Jenna Langer still remembers the day she was told she had cancer.
Nearly three years ago, Langer was diagnosed with osteosarcoma, a form of pediatric bone cancer.
“Being 17, I didn’t really know what cancer was,” Langer said. “All I can remember hearing is my mom weeping and that’s what really got me.”
This week, the public relations junior is in Washington, D.C., as part of an American Cancer Society national lobbying event called “Celebration on the Hill.”
While osteosarcoma itself is not that rare of a pediatric disease, the site of Langer’s tumor was. It was in her sphenoid sinus, around her brain and carotid artery.
“My doctor from Mayo (Clinic) had only ever seen my case in one other girl,” Langer said.
Langer serves as the American Cancer Society ambassador for Minnesota’s 5th Congressional District, volunteers in the pediatric oncology department at University Medical Center, Fairview, and is a member of Colleges Against Cancer, a nationwide student group.
Shannon Guernsey, ACS vice president of governmental relations for the Midwest division, said the event in Washington is meant to get Congress to commit to funding cancer research.

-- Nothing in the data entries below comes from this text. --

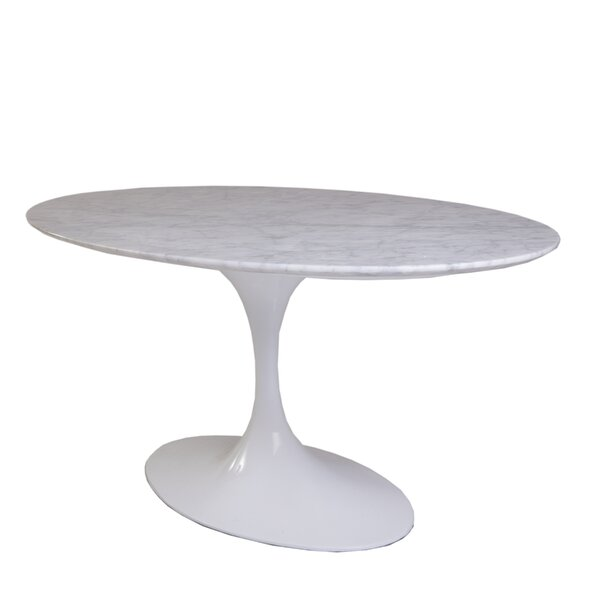 Quickep Marble Coffee Table by Orren Ellis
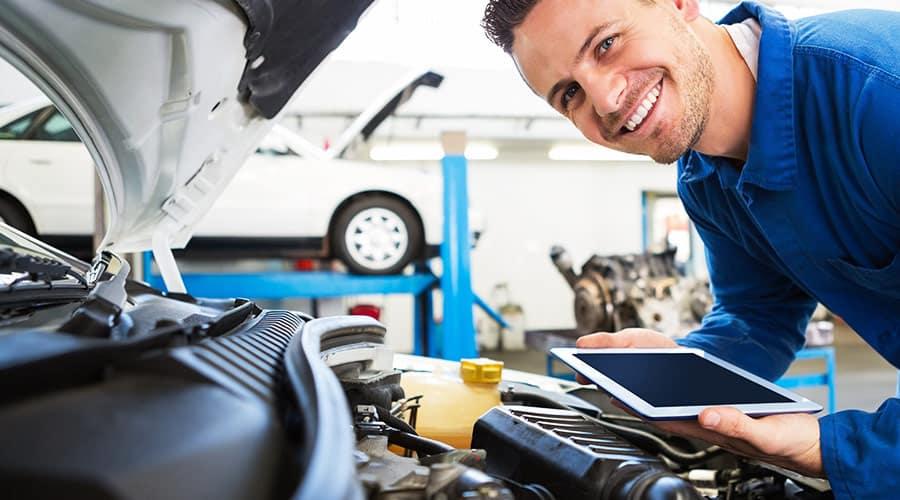 Serra Honda O'Fallon Auto Maintenance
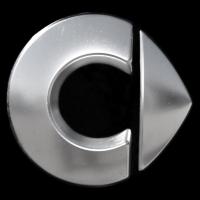 Logo smart ab 2012 auf Kühlergrill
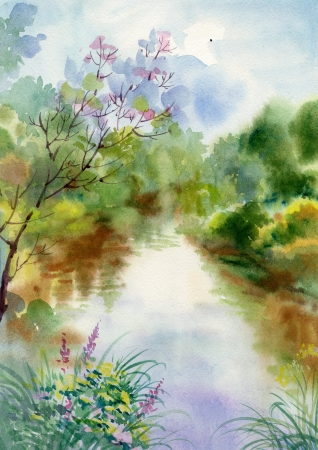 Collection Paysage Aquarelle photo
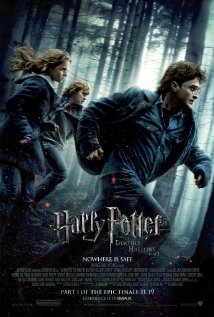 Dan For Blogg Pooter - Macam-macam Judul Film Harry Potter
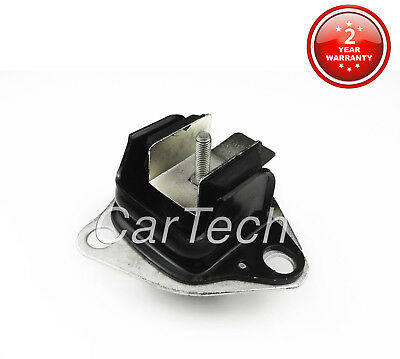 Top Right Engine Mount Mounting For Renault Megane 1 8200277791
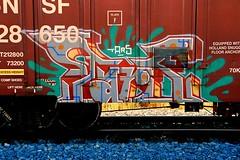 Tars (All Seeing) Tags: art graffiti trains graffitiart tars freights paintedtrains railart canadiangraffiti freightgraffiti boxcarart
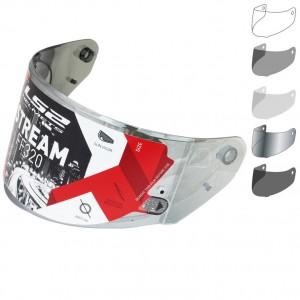 LS2 Helmet FF320 / FF353 Original Tinted Dark Smoke Visor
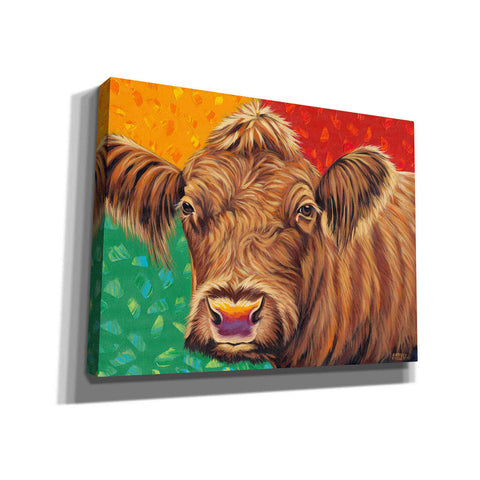 Image of 'Colorful Country Cows II' by Carolee Vitaletti, Giclee Canvas Wall Art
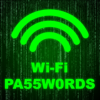 Wi-Fi passwords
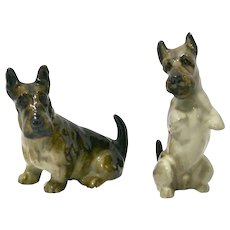 Royal Doulton Scottish Terrier Pair K18 and K10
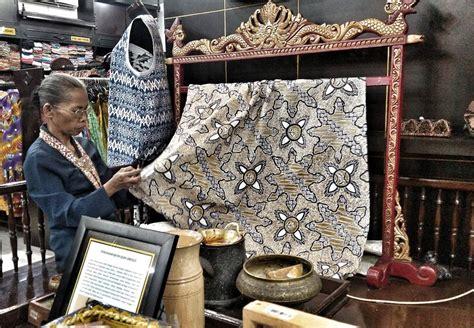 mirota batik yogyakarta phinemo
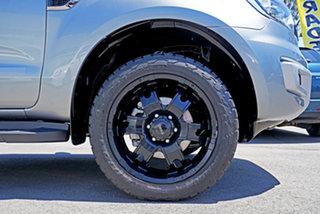2015 Ford Everest UA Trend Aluminium 6 Speed Sports Automatic SUV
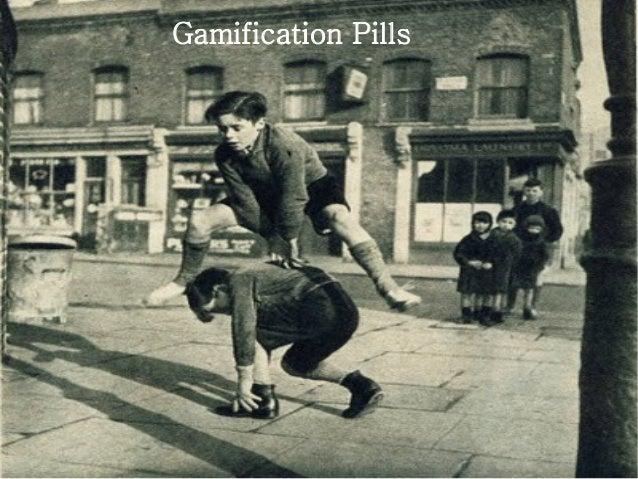 Gamification Pills
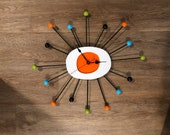 23 STARBURST Mid Century Modern clock. These are custom hand made wall Clocks. In the retro style of a George Nelson Ball Clock.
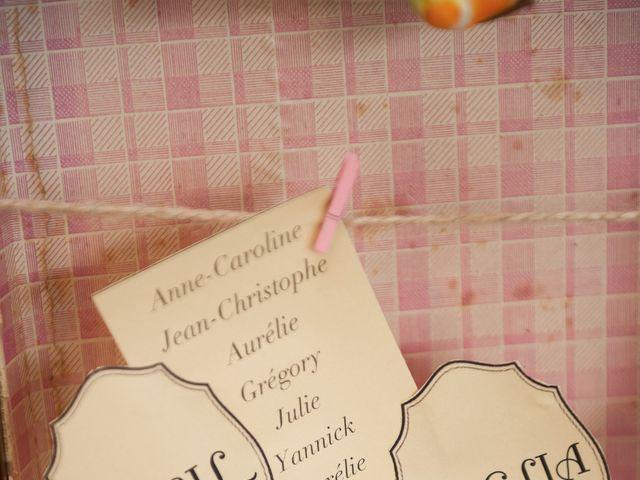 Le mariage de Nicholas et Valentine à Menton, Alpes-Maritimes 92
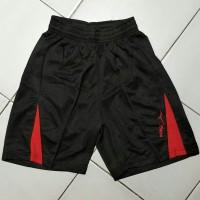 Celana Pendek Mizuno, Celana Bola, Celana Bola & Futsal, Celana Bola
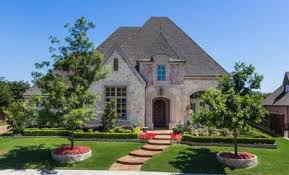 homes for sale in allen tx allen tx real estate houses for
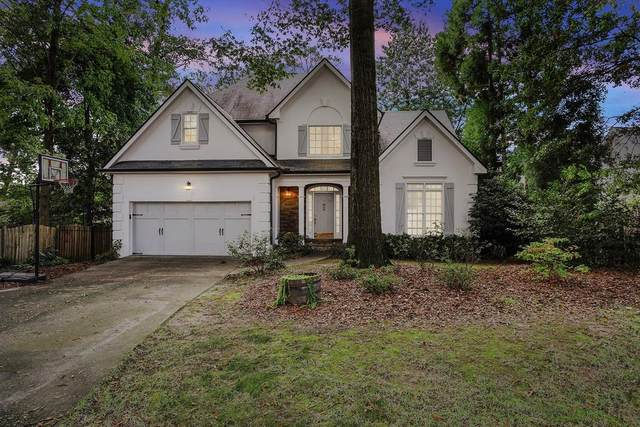 2376 Matthews Street NE, Atlanta, GA 30319 (MLS #6795397) :: North Atlanta Home Team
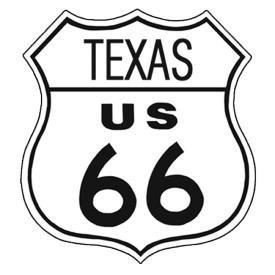 Route 66 Texas Tin Sign #176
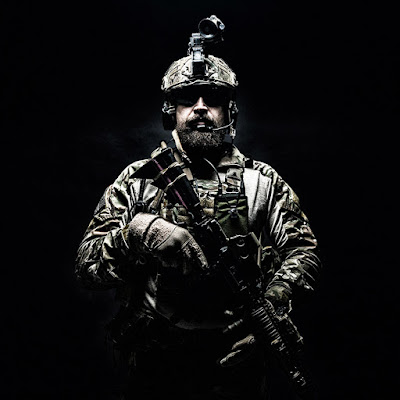 Special force operator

Guernsey said they focus on three specific points: reauthorizing breast and cervical cancer programs, reversing cuts made last year in research and asking Congress to sign a promise to support future research.
In 2005, the Bush administration cut $40 million from the National Cancer Institute’s budget. The institute is the main source of research funding for many research centers across the country.
“This is the first time that NCI has been cut by a president in the last 40 years,” Guernsey said.
The overall institute’s budget for 2006 was $4.7 billion, according to Jennifer McCormick, press secretary for Rep. Martin Sabo, D-Minneapolis.
Sabo said funding for the institute is strongly connected to congressional funding given to the National Institutes of Health, which overall has received “significant increases” over the past five or six years.
“If you have very tight discretionary spending caps, as we’ve had the last couple years because of the deficits created by the Bush tax cuts, then you have restricted funding,” Sabo said. “How they break that stale mate I don’t know, because that’s part of the budget problem.”
Sabo said there have been budget cuts to many programs and research funding has fared well compared with other areas.
Mary Sumpmann, University cancer center administrator, said that if Congress were to reinstate the $40 million cut from the National Cancer Institute’s budget, “it would allow us to be progressive and successful in doing cancer research.”
The University is one of 39 cancer research centers in the country reviewed and approved by the institute, Sumpmann said.
“There are only two in Minnesota, one is the ‘U’ and the other is the Mayo Clinic,” she said.
In 2005, the University cancer center received about $100 million in research funding, with more than 90 percent coming from government grants, according to the center’s annual report.
Currently, the cancer center focuses its funding in eight major areas of research, including breast cancer, immunology and prevention methods, among others.
“Those are the areas that we are known for nationally,” Sumpmann said. “So those are sort of our highlight and our focus.”
Langer couldn’t be treated with regular chemotherapy, so doctors used a kind of innovative radiation to kill the tumor.
Langer now has been cancer-free for almost two years, though her tumor is inoperable.
“I consider myself to be in remission,” Langer said. “I’ll never be free of the tumor; it’s still there and they monitor how active the cells are using CAT scans.”
“I’m living proof that cancer research is very important, and that we are making progress,” Langer said.